Extracted text:
== Segment start ==

Scientific classification
- Kingdom: Animalia
- Phylum: Chordata
- Class: Amphibia
- Order: Anura
- Family: Hylidae
- Genus: Phyllomedusa
- Species: P. iheringii
- Binomial name: Phyllomedusa iheringii Boulenger, 1885
- Synonyms: Phyllomedusa burmeisteri iheringii Boulenger, 1885 ; Pithecopus burmeisteri iheringii (Boulenger, 1885) ; Pithecopus iheringii (Boulenger, 1885) ;

= Phyllomedusa iheringii =

- Authority: Boulenger, 1885
- Conservation status: LC

Species of frog

Phyllomedusa iheringii is a species of frog in the subfamily Phyllomedusinae. It is found in southernmost Brazil (Rio Grande do Sul) and Uruguay. The specific name iheringii honors Hermann von Ihering, a German-Brazilian zoologist. However, common name southern walking leaf frog has been proposed for it.

Phyllomedusa iheringii occurs in shrubland at elevations less than 500 m. It is arboreal. The eggs are laid on vegetation above standing water where the tadpoles develop. Phyllomedusa iheringii is common in parts of its range. It might be threatened by pet trade and habitat loss through conversion of native habitat to pastures. It might be present in the Lagoa do Peixe National Park (Brazil).

== Segment end ==

Task to carry out: Reproduce the Phyllomedusa iheringii entry above in full, word for word.

Given entries:
== Segment start ==

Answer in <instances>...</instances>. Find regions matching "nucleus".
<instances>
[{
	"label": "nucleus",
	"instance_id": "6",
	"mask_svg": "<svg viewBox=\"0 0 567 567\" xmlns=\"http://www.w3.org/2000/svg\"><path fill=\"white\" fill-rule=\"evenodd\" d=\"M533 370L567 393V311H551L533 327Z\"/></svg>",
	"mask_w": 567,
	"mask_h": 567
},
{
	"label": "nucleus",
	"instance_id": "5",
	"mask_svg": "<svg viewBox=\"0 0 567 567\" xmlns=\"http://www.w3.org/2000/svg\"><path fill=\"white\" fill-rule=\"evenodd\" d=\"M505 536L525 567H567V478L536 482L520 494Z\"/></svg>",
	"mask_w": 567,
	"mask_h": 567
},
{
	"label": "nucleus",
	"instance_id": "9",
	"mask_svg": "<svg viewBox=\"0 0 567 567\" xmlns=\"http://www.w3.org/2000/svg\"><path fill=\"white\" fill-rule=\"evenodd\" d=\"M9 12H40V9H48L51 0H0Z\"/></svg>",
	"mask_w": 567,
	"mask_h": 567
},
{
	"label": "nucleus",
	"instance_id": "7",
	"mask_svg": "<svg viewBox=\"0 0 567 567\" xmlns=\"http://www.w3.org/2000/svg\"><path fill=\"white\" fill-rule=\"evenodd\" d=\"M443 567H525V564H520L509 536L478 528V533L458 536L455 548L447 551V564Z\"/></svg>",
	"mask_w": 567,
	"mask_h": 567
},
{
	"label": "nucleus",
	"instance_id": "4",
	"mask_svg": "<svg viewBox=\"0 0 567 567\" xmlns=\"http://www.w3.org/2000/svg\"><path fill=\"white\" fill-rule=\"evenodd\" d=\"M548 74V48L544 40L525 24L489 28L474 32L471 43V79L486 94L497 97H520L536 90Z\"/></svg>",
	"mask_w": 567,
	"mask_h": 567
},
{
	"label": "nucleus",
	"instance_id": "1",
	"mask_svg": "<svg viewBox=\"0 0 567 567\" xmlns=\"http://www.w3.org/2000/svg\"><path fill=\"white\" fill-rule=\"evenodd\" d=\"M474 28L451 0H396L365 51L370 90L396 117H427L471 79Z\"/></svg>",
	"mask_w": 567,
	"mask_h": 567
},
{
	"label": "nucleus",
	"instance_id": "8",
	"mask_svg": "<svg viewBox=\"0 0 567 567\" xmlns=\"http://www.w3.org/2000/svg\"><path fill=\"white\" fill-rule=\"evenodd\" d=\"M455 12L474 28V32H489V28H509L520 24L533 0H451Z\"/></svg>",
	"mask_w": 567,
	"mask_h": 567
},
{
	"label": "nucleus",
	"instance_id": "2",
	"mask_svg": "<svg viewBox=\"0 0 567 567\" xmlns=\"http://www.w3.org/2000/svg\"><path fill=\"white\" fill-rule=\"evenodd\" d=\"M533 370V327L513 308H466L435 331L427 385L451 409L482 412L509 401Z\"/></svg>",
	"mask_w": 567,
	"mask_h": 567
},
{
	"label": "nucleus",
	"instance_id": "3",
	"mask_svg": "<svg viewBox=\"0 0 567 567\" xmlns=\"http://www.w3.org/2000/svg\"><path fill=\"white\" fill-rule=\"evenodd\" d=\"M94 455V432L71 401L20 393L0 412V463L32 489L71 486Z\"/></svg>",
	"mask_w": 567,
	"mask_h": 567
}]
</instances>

== Segment end ==

Response:
Scientific classification
- Kingdom: Animalia
- Phylum: Chordata
- Class: Amphibia
- Order: Anura
- Family: Hylidae
- Genus: Phyllomedusa
- Species: P. iheringii
- Binomial name: Phyllomedusa iheringii Boulenger, 1885
- Synonyms: Phyllomedusa burmeisteri iheringii Boulenger, 1885 ; Pithecopus burmeisteri iheringii (Boulenger, 1885) ; Pithecopus iheringii (Boulenger, 1885) ;

= Phyllomedusa iheringii =

- Authority: Boulenger, 1885
- Conservation status: LC

Species of frog

Phyllomedusa iheringii is a species of frog in the subfamily Phyllomedusinae. It is found in southernmost Brazil (Rio Grande do Sul) and Uruguay. The specific name iheringii honors Hermann von Ihering, a German-Brazilian zoologist. However, common name southern walking leaf frog has been proposed for it.

Phyllomedusa iheringii occurs in shrubland at elevations less than 500 m. It is arboreal. The eggs are laid on vegetation above standing water where the tadpoles develop. Phyllomedusa iheringii is common in parts of its range. It might be threatened by pet trade and habitat loss through conversion of native habitat to pastures. It might be present in the Lagoa do Peixe National Park (Brazil).